_CONSIGNE_. D'après le texte fourni, de quel modèle les stylistes de NSU se sont-ils fortement inspirés ?

***** TEXTE FOURNI *****

BMW inaugurait aussi sur la 1500 la calandre inversée qui allait devenir pour plusieurs décennies le signe distinctif de la marque bavaroise. Sans s’en rendre compte, Michelotti avait tracé les lignes d’un  » standard  » qui allait donner naissance au style BMW, avant que Chris Bangle ne le remette en cause à la fin du 20ème siècle.

L’Hillman IMP :
La IMP et ses dérivés n’ont jamais vraiment convaincu dans l’Hexagone, sans doute à cause de tarifs élevés. De ce fait, ce fut le plus souvent une voiture des beaux quartiers parisiens.

NSU PRINZ :
Les stylistes de NSU s’inspirèrent fortement de la Corvair, mais il n’était pas facile de réduire les 4,57 mètres de la Chevrolet.

***** DONNÉES FOURNIES *****

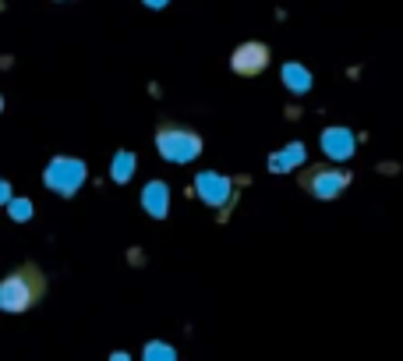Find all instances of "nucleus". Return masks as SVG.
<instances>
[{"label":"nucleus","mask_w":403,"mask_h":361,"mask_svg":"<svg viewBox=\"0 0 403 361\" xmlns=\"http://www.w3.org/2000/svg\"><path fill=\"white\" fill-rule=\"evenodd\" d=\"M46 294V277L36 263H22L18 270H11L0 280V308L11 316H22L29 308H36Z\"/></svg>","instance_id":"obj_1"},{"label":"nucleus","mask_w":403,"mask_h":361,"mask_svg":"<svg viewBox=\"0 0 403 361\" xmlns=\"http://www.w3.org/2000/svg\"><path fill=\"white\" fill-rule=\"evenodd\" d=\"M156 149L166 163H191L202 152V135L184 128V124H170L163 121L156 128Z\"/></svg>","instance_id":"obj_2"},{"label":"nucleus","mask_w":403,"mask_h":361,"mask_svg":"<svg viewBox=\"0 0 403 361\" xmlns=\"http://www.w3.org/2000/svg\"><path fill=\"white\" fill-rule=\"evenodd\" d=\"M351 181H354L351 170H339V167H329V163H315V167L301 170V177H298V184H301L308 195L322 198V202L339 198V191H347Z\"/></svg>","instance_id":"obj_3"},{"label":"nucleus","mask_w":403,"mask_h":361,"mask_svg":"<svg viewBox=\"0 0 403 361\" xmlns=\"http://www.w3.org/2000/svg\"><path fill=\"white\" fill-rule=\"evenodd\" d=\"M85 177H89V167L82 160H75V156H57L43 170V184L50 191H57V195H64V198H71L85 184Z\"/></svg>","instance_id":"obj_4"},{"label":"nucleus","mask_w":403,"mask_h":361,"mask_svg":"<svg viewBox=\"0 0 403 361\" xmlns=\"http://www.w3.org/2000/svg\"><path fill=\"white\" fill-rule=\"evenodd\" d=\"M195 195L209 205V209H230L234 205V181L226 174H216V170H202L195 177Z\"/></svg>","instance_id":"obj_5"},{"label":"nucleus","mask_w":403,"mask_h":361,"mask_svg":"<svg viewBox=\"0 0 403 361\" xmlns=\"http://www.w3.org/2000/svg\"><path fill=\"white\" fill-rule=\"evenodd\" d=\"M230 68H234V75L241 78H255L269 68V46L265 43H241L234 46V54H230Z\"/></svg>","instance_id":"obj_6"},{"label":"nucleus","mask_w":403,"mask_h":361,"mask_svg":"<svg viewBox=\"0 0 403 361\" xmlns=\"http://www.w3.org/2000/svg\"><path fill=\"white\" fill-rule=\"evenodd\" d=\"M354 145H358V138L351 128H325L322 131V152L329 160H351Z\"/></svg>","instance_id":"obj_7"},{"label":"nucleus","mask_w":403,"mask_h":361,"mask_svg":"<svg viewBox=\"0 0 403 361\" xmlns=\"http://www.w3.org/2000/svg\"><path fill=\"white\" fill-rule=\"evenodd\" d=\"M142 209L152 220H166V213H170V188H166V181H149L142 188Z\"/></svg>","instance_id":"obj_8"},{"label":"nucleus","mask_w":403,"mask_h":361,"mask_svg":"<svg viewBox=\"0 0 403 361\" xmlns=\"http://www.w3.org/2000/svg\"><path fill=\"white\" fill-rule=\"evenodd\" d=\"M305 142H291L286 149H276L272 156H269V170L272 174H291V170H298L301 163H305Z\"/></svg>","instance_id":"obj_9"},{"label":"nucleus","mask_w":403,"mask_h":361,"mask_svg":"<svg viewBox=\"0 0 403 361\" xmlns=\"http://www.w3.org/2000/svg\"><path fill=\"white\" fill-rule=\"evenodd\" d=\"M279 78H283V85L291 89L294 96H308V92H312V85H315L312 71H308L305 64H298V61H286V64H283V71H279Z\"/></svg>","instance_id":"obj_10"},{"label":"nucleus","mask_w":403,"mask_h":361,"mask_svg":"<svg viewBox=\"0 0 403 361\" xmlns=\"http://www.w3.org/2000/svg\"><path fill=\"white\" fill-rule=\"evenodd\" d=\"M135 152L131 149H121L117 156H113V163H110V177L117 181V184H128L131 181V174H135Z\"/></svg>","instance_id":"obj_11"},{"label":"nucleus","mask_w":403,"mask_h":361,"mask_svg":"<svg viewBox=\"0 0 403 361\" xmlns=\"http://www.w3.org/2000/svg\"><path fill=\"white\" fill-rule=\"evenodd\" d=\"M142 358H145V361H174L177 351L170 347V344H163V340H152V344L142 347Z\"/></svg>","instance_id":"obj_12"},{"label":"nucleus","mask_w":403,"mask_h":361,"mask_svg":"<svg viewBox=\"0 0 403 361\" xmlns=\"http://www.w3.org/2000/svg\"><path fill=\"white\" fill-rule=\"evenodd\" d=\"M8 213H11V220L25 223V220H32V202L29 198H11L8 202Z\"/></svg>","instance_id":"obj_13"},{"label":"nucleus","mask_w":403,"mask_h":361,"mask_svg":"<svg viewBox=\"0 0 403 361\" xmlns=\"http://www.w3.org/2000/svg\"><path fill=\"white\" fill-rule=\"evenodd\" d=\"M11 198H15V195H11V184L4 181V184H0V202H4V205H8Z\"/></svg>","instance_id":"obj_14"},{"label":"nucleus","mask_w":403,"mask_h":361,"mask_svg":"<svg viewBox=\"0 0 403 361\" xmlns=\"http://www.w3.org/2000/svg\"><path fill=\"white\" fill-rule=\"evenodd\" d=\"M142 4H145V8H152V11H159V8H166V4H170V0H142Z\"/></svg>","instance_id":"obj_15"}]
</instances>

*****
***** DONNÉES FOURNIES *****

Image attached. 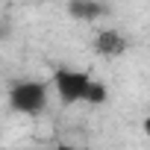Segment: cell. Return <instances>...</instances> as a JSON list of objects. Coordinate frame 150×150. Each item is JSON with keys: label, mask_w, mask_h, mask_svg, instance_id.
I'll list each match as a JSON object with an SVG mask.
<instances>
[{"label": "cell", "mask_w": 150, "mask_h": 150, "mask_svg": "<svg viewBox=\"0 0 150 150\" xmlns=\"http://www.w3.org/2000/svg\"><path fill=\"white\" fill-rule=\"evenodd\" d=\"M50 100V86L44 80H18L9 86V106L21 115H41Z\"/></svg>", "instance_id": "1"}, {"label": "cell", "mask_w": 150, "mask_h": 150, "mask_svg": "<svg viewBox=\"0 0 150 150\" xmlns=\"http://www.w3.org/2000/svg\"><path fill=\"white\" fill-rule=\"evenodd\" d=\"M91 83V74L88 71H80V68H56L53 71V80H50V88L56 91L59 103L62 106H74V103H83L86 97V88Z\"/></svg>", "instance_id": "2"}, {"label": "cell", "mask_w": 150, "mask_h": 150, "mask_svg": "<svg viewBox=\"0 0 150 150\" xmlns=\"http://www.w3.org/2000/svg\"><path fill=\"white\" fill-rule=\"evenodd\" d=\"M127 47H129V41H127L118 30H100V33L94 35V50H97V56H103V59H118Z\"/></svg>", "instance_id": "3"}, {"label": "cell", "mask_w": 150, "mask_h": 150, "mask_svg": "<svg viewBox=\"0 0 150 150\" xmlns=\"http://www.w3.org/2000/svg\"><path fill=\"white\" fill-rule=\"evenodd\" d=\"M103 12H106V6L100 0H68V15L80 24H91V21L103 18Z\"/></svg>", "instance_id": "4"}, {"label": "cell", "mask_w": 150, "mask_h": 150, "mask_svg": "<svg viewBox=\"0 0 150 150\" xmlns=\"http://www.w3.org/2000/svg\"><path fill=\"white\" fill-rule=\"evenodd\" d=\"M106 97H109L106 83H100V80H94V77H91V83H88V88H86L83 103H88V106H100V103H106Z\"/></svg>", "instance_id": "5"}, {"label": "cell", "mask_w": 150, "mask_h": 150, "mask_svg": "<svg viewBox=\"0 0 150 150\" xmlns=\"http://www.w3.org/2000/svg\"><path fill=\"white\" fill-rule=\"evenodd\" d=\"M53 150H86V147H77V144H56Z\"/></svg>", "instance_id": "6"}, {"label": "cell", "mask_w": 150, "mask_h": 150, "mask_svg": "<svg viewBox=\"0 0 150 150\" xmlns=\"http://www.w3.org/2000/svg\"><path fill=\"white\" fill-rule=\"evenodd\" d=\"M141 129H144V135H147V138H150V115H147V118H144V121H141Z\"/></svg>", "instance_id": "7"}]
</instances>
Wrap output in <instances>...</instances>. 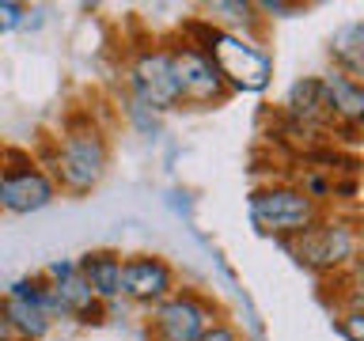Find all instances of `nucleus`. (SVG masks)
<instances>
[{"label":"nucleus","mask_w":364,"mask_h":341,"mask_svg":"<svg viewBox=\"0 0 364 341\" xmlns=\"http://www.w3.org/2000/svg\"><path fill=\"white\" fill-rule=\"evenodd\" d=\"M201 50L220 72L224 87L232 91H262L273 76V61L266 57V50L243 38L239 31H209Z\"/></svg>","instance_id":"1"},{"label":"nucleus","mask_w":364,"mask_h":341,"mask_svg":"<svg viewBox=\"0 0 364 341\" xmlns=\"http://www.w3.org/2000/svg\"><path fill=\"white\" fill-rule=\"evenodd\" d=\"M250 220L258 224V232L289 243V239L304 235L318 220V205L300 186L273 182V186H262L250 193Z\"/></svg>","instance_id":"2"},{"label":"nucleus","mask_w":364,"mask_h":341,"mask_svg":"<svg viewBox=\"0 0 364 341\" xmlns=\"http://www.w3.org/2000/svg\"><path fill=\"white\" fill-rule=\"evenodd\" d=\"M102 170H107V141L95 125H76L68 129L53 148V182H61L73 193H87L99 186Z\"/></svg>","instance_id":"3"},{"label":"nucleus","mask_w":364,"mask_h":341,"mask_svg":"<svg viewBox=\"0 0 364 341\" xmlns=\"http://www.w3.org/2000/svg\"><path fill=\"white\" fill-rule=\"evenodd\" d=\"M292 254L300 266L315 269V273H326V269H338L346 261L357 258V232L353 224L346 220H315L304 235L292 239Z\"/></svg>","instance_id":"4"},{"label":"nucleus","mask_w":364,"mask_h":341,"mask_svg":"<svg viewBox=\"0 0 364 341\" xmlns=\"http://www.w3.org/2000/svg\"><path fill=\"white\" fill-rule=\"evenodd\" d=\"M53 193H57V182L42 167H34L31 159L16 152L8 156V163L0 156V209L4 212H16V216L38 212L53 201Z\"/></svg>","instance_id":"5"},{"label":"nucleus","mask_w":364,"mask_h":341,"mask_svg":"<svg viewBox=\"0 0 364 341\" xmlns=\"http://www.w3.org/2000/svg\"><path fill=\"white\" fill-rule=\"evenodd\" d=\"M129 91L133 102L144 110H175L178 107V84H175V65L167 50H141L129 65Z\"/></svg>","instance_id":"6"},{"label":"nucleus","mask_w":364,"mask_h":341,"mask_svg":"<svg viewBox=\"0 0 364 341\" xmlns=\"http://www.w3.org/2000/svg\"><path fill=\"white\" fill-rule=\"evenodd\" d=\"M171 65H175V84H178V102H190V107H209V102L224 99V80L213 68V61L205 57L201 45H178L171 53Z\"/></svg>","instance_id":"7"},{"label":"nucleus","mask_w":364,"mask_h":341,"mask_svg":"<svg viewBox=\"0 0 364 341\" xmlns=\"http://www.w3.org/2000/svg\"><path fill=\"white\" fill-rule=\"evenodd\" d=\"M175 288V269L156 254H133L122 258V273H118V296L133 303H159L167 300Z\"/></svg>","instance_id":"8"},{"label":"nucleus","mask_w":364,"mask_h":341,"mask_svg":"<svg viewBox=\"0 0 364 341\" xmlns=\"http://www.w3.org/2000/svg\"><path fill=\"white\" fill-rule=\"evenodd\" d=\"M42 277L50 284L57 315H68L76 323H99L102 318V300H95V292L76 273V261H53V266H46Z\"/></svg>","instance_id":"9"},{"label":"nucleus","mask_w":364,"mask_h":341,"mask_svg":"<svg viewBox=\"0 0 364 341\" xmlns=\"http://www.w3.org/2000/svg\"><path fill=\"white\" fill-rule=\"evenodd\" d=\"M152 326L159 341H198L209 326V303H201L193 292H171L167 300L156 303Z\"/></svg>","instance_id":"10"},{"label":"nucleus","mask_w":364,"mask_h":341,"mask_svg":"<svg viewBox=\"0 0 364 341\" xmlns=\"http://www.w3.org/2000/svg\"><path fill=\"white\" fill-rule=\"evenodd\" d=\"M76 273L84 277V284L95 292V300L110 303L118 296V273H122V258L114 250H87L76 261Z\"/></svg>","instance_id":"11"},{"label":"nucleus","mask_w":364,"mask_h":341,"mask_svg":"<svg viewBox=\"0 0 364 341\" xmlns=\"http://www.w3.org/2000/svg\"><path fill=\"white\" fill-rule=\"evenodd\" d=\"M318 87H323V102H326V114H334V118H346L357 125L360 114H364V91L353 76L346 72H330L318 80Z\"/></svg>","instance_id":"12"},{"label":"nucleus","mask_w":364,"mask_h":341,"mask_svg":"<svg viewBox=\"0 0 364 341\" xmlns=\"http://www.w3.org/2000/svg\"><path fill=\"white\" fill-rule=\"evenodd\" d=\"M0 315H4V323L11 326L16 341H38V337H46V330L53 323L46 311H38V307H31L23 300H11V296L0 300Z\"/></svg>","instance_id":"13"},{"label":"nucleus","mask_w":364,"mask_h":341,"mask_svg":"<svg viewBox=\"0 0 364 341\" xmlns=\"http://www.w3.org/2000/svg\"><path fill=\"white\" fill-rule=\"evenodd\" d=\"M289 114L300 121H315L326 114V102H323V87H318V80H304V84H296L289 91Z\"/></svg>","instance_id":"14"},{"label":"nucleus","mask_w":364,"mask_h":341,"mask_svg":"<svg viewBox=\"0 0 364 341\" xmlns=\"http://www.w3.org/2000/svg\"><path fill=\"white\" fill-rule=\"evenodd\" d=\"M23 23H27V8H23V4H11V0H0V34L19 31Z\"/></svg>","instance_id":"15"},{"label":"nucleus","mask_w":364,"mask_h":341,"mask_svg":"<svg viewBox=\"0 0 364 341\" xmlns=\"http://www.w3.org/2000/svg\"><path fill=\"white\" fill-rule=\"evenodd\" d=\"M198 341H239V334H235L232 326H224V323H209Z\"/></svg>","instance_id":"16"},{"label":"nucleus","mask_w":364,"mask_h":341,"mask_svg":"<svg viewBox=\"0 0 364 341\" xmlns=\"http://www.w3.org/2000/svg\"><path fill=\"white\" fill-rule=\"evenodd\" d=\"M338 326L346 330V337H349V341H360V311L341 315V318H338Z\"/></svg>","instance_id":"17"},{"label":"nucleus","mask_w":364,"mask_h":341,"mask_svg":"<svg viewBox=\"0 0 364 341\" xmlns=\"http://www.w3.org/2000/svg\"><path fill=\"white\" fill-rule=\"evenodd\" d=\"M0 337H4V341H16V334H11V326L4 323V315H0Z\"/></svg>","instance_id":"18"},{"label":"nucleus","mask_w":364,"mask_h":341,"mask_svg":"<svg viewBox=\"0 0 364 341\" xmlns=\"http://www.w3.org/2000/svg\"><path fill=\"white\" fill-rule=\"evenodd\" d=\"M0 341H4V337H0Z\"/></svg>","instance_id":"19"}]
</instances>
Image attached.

*****
***** DONNÉES FOURNIES *****

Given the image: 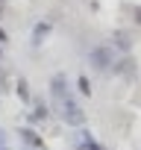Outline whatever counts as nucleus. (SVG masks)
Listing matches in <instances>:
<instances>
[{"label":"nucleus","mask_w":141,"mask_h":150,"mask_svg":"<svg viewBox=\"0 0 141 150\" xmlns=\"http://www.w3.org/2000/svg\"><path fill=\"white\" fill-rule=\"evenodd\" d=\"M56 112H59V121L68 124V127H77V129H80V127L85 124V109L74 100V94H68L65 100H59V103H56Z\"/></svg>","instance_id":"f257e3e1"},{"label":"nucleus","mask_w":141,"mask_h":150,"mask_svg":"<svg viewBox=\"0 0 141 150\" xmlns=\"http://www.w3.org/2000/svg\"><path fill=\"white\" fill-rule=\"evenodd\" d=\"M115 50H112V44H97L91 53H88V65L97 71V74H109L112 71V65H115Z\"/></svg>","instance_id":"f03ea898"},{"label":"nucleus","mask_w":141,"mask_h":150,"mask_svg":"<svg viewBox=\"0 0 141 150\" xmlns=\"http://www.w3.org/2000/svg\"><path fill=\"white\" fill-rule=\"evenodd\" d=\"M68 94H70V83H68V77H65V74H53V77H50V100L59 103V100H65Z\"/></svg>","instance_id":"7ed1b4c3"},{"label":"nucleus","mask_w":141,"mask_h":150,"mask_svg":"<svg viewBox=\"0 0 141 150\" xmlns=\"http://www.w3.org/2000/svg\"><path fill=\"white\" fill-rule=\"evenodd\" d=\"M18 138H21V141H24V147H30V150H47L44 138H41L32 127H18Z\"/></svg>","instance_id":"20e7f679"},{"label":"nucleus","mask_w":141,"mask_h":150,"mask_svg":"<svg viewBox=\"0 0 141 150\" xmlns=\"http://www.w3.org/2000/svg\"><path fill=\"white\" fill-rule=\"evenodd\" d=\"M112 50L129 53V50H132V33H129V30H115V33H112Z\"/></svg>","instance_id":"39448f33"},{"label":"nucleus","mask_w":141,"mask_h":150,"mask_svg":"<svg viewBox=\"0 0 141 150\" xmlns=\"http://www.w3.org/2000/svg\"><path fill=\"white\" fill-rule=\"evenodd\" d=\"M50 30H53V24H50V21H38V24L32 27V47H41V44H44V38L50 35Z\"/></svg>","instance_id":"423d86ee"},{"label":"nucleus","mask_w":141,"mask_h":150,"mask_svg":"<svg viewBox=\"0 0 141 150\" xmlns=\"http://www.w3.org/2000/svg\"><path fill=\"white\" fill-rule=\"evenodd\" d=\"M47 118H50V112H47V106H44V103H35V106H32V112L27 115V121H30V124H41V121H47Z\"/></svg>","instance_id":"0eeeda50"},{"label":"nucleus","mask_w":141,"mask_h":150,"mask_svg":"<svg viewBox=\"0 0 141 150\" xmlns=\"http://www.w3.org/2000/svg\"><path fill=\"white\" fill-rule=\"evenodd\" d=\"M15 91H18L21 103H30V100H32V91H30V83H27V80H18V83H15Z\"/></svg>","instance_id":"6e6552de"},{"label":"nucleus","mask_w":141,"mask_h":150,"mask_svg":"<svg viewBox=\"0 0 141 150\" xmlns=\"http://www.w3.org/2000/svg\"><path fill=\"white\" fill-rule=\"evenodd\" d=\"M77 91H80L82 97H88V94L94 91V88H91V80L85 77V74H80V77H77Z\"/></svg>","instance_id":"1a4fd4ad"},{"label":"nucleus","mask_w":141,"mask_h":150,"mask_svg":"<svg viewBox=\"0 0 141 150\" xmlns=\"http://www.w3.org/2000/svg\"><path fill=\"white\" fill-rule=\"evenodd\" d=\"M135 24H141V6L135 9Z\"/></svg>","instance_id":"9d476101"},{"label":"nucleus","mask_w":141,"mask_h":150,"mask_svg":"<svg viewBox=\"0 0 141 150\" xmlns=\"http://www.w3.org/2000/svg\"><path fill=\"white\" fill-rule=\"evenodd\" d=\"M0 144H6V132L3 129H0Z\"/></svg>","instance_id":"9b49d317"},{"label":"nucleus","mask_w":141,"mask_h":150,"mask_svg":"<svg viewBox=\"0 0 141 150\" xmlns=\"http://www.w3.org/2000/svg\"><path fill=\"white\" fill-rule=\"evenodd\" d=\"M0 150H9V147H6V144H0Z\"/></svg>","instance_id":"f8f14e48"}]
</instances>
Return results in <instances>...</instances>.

*****

_RÉPONSE COMPLÈTE_. De la Corvair.